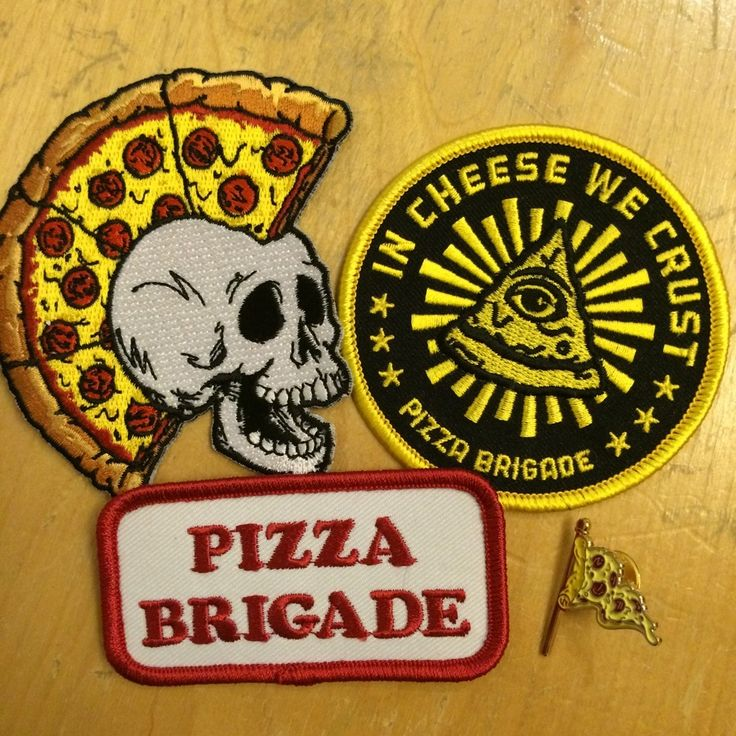 "Get the whole set of patches and pin and save yourself some dough in the process! CRUST PUNK patch is 3"" x 1.5"" with heat seal back.DELIVERY BOY patch is 3.5"" diameter with heat seal back.IN CHEESE WE CRUST PATCH is 3"" diameter with heat seal back. PIZZA PENNANT PIN is a 1"" soft enamel pin with butterfly clutch closure."
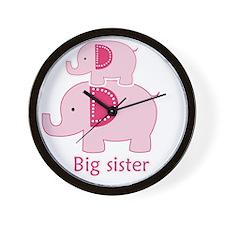 Big Sister Elephant Wall Clock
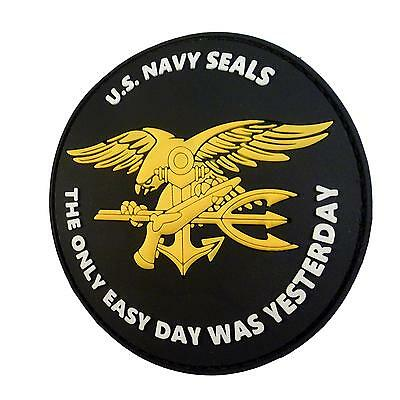 the only easy day US navy seals PVC rubber nswc seal parche hook patch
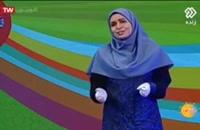 عذرخواهی مجری شبکه دو از علما و مردم
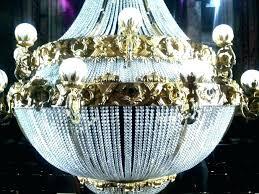 full size of chandelier lifter ddj100 lift motor installation lifts hoist light lifting system lamp winch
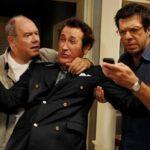 Box Office ITALIA 14/3/2012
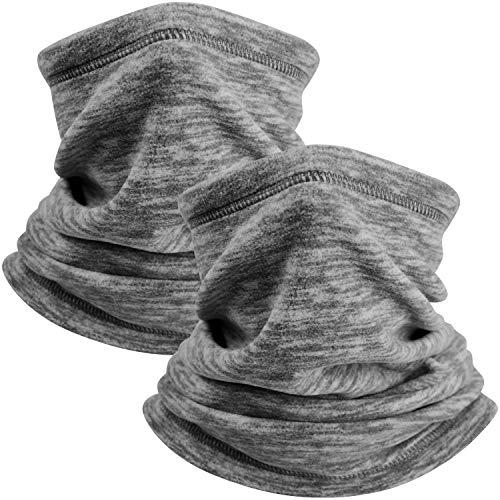 CMTOP - Cubrecuello, transpirable, cortavientos, transpirable, protección UV, para el rostro, sombreros, cuello y polaina, calentador para correr, ciclismo, deportes al aire libre (2 grises)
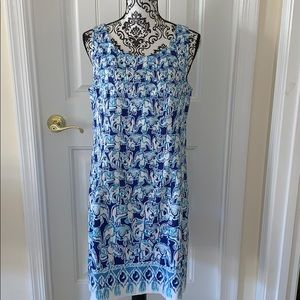NWT Lilly Pulitzer Cathy Shift Dress Get Trunky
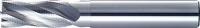 VHM Schruppfräser Z3-4, 25°, SF, CrN, HB-Schaft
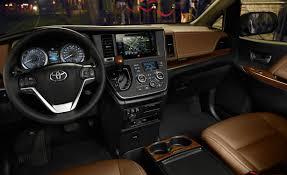 New Toyota Sienna in Daphne, AL | Eastern Shore Toyota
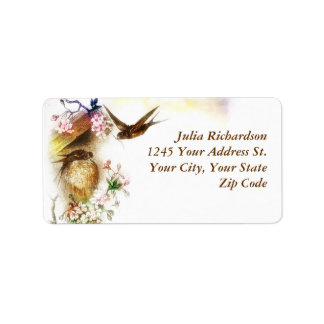 romantic love birds wedding address labels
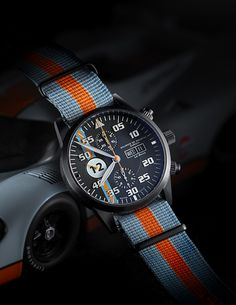 You can choose your own lucky number if you order the Le Mans Racing Watch from Maurice de Mauriac. http://www.mauricedemauriac.ch/ watches for men, Swiss watches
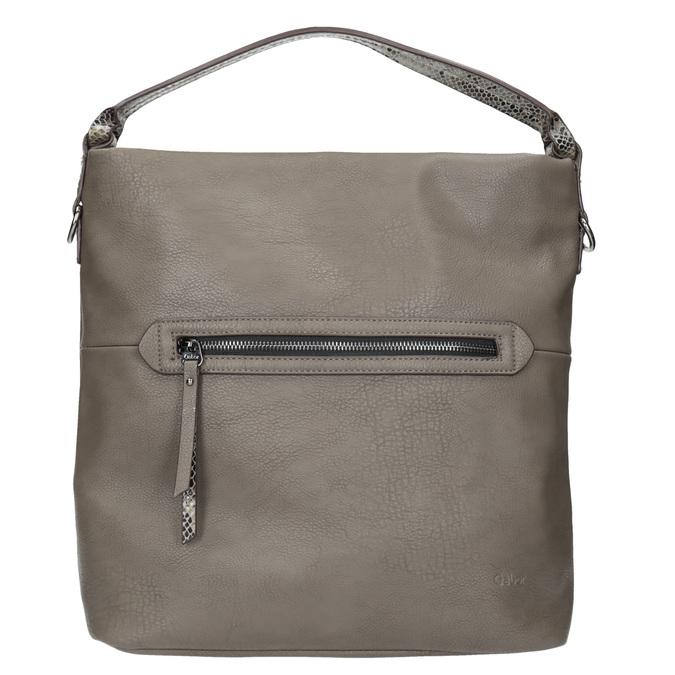 Dámska Hobo kabelka s popruhom gabor-bags, hnedá, 961-8029 - 26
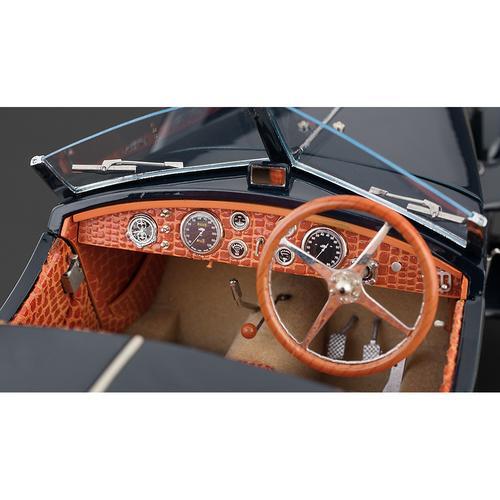 Bugatti Corsica Roadster | 1938 | Classic Model Cars USA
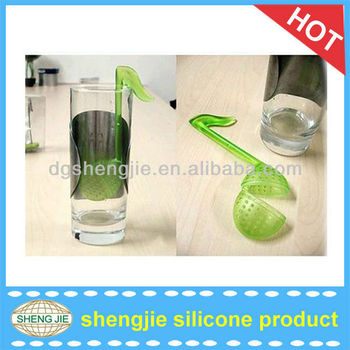 popular design silicone musical notes shape tea strainer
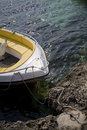 Free Little Boat Royalty Free Stock Photography - 5672407
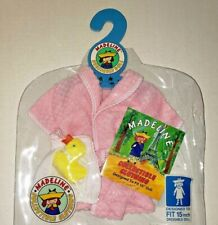 Madeline Bathrobe Duck - Collectible Clothing 15 Inch Doll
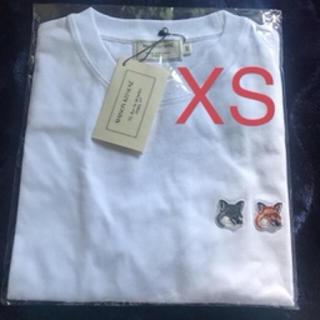 メゾンキツネ(MAISON KITSUNE')のメゾンキツネ Tシャツ XS(Tシャツ/カットソー(半袖/袖なし))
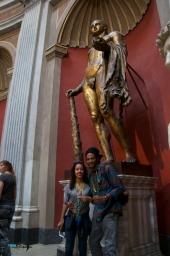 Travel - Rome Italy-95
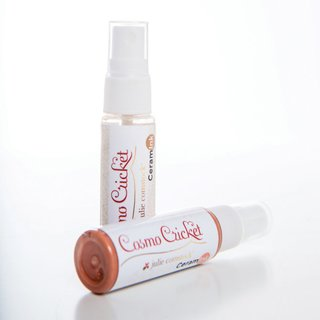 Cosmo Cricket - CeramInk 2 PK Shimmer Spray { Gold/Peach }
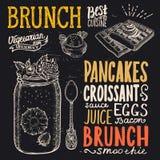 Brunch poster for restaurant. Stock Photography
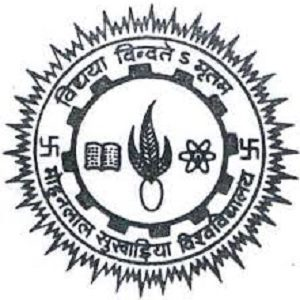 mlsu recruitment 2020 notification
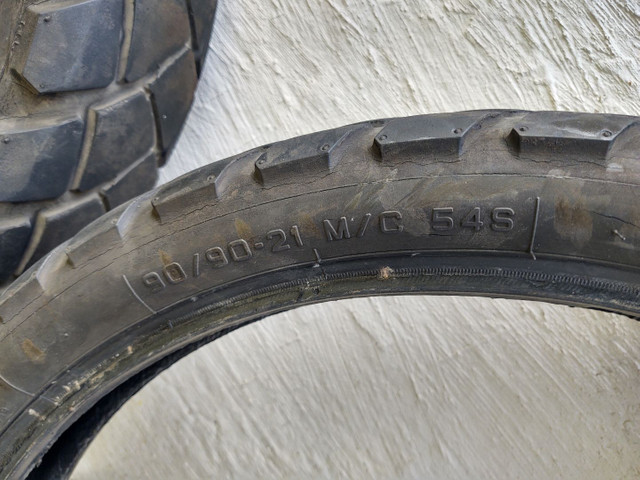 Par de pneu metzeler Original - Foto 5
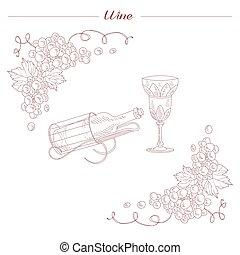 Una botella de vino y un dibujo realista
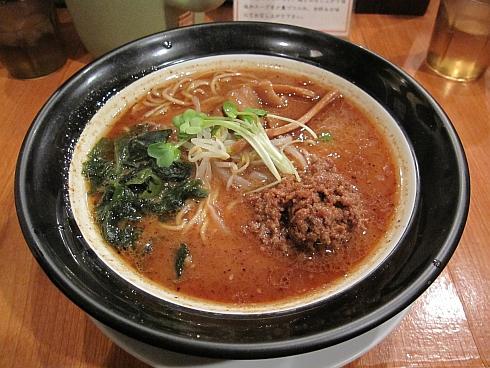 麺屋 楼蘭 (3)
----
WHAT YOU NEED TO DO: An exact reproduction of the data is required, with pictures excluded.

COMPLETED TASK:
 "Get the whole set of patches and pin and save yourself some dough in the process! CRUST PUNK patch is 3"" x 1.5"" with heat seal back.DELIVERY BOY patch is 3.5"" diameter with heat seal back.IN CHEESE WE CRUST PATCH is 3"" diameter with heat seal back. PIZZA PENNANT PIN is a 1"" soft enamel pin with butterfly clutch closure."
 Big Sister Elephant Wall Clock
 the only easy day US navy seals PVC rubber nswc seal parche hook patch
 عذرخواهی مجری شبکه دو از علما و مردم
 full size of chandelier lifter ddj100 lift motor installation lifts hoist light lifting system lamp winch
 Box Office ITALIA 14/3/2012
 CMTOP - Cubrecuello, transpirable, cortavientos, transpirable, protección UV, para el rostro, sombreros, cuello y polaina, calentador para correr, ciclismo, deportes al aire libre (2 grises)
NWT Lilly Pulitzer Cathy Shift Dress Get Trunky
 VHM Schruppfräser Z3-4, 25°, SF, CrN, HB-Schaft
 New Toyota Sienna in Daphne, AL | Eastern Shore Toyota
 romantic love birds wedding address labels
 You can choose your own lucky number if you order the Le Mans Racing Watch from Maurice de Mauriac. http://www.mauricedemauriac.ch/ watches for men, Swiss watches
 Dámska Hobo kabelka s popruhom gabor-bags, hnedá, 961-8029 - 26
 Bugatti Corsica Roadster | 1938 | Classic Model Cars USA
 popular design silicone musical notes shape tea strainer
 Free Little Boat Royalty Free Stock Photography - 5672407
 Madeline Bathrobe Duck - Collectible Clothing 15 Inch Doll
 メゾンキツネ(MAISON KITSUNE')のメゾンキツネ Tシャツ XS(Tシャツ/カットソー(半袖/袖なし))
 Travel - Rome Italy-95
 Cosmo Cricket - CeramInk 2 PK Shimmer Spray { Gold/Peach }
 Brunch poster for restaurant. Stock Photography
 mlsu recruitment 2020 notification
 Par de pneu metzeler Original - Foto 5
 Una botella de vino y un dibujo realista
 麺屋 楼蘭 (3)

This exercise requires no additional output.